Vou-me sentar um pouco. Falta-me o fôlego, sinto-me a desesperar. Preciso tanto de falar com alguém. Alguém que não diga nada que só me ouça sem me julgar. Preciso de alguém que não me conheça e qua não saiba quem sou. Preciso de partilhar. Preciso de um olhar de compreensão acompanhado de uma boca silenciosa. Vejo-a ali sossegada com um ar tão tranquilo. Pergunto se me posso sentar um bocadinho. Afasto a cadeira para não incomodar e deixo-me ficar.

 

Era o que me faltava. Logo hoje que me apetece estar aqui a falar comigo mesma é que alguém se resolve sentar na minha mesa. Sim, na minha mesa e não tive sequer hipótese de recusar. O ar angustiado dele também não me permitia. Só espero que não comece para ali a falar porque eu sou tudo menos boa ouvinte dos problemas alheios. E este pelo ar está carregado deles.Impede-me a boa educação de me ir embora. Obriga-me a minha antipatia a desviar o olhar.

 

Começo a falar timidamente. Falo mais para mim do que para ela. Faço as perguntas e dou as respostas. De início acho que não me ouvia, agora olha para mim com um ar encorajador. Falo sem parar sobre a minha vida, os meus desejos e os meus fantasmas. Conto-lhe até episódios que me marcaram. Falo sem parar até que ela decide interromper-me e questionar.

 

Começou a falar, era o que eu temia. Também via-se logo pelo ar de desgraçadinho que trazia. Vou fazer de conta que não estou a ouvir assim pode ser que se cale. Quero lá saber se sente bem ou mal. Quero lá saber se sente perdido. Se sente perdido que se encontre que eu não tenho nada a ver com isso.
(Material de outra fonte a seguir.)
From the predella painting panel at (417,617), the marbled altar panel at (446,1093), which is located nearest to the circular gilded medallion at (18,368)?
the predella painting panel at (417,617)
Eu quando tinha a idade dele não tive tempo para me perder. Irra, não se cala. Começo a ouvi-lo com mais atenção. Aflitivo o estado do seu desespero. Melhor prestar-lhe atenção, melhor esquecer-me por momentos de quem sou e  preocupar-me a ser quem ele precisa que eu seja.

 

Não sei há quanto tempo aqui estou. Desabafei e sinto-me muito melhor. Só espero que ela não pense que sou maluquinho. Contei-lhe coisas que nem aos meus melhores amigos contei. Levantei-me, finalmente, peço desculpa por ter incomodado e retiro-me  aliviado.

 

Levantou-se com um ar muito mais confiante do que quando se sentou. A postura alterou-se de derrota para confiança. Agradece-me e eu sinto-me mal de todos os pensamentos que tive quando o vi sentar-se. Sorrio o que consigo sorrir. Digo-lhe que não tem de agradecer. Sorri diz que lhe faço parecer a mãe dele e que é estranho o quanto é mais fácil falar com um estranho do que com um amigo. Sai confiante. Eu, fico ali a questionar-me sobre quantos momentos de partilha este meu egoísmo excessivo me retirou. Ou mesmo no que a minha personalidade austera me fez perder. Eu fico ali a pensar em quem fui e no que podia ter sido.

 

Hoje voltámos à gaveta e demos um retoque naquilo que um dia escrevemos.